Yes, and to add to your analysis, the dividends they’d be getting would be buying them a far greater number of rubles every quarter.
Every financial transaction represents a preference. The buyer thinks he is getting something of equal or greater value than what he/she tenders. And sometimes, many times, the buyer could be choosing a ROI of zero in place of a ROI of -7%. In that case, the bargain is enhanced because the buyer not only thinks he/she may be making a decent investment, but is probably avoiding loss. The entire world is engaged in a game of chasing yield, whether coupon or cap gain, is it not?
In the same way, the seller expresses a preference for the cash tendered by the seller over the “thing”.
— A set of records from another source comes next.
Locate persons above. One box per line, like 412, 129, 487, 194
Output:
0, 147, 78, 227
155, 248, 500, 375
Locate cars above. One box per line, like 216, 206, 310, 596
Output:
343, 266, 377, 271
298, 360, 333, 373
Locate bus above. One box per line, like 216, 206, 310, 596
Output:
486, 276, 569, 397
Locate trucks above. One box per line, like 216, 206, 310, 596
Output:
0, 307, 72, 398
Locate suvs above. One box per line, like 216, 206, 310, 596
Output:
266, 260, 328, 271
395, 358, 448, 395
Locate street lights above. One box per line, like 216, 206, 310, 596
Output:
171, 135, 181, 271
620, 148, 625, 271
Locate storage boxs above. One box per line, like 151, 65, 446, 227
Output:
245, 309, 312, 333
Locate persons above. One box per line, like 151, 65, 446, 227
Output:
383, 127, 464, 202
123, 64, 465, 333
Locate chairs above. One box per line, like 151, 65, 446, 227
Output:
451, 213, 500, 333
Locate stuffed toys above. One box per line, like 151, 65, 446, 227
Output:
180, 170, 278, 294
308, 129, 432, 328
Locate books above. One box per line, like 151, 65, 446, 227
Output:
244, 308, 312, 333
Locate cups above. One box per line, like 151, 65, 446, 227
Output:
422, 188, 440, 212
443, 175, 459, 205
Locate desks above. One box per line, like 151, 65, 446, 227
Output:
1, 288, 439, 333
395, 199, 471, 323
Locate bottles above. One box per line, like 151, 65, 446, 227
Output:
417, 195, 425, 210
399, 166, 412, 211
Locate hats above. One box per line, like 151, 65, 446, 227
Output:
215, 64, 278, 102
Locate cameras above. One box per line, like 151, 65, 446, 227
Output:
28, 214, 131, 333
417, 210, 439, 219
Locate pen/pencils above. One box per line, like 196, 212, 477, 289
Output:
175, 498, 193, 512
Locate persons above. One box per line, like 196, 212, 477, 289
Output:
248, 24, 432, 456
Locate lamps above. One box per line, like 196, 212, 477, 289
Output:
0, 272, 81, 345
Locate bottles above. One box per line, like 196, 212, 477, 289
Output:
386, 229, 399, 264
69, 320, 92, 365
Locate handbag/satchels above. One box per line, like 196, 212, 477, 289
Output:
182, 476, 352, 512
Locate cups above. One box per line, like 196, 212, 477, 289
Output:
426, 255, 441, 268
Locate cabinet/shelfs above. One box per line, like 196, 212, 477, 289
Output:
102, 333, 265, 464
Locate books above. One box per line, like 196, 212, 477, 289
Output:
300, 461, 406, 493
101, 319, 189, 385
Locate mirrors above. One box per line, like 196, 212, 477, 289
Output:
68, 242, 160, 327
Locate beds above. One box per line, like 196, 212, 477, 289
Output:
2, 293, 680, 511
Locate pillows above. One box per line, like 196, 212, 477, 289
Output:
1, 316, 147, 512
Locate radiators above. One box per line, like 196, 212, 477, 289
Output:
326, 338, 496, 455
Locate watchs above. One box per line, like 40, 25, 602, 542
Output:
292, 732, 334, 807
Sometimes both are right, sometimes both are wrong. Sometimes, in the case of a holder of currency in a ruinous inflation, the urge to chase goods, to buy anything, is well known. We can think we are or are not doing so when we buy ordinary US stocks. Only time will tell. But a Russian holding rubles subject to *overnight* deterioration equivalent to *a whole year* of nominal stock market appreciation has got to be happy to make such a trade. That they are getting [allegedly] transparent companies with [allegedly] the best mgmt in the world in what is inarguably the most liquid market in the world, these are only plusses. So regardless of the scurrilous nature of the forces behind it, IMO, this is a powerful set of motives.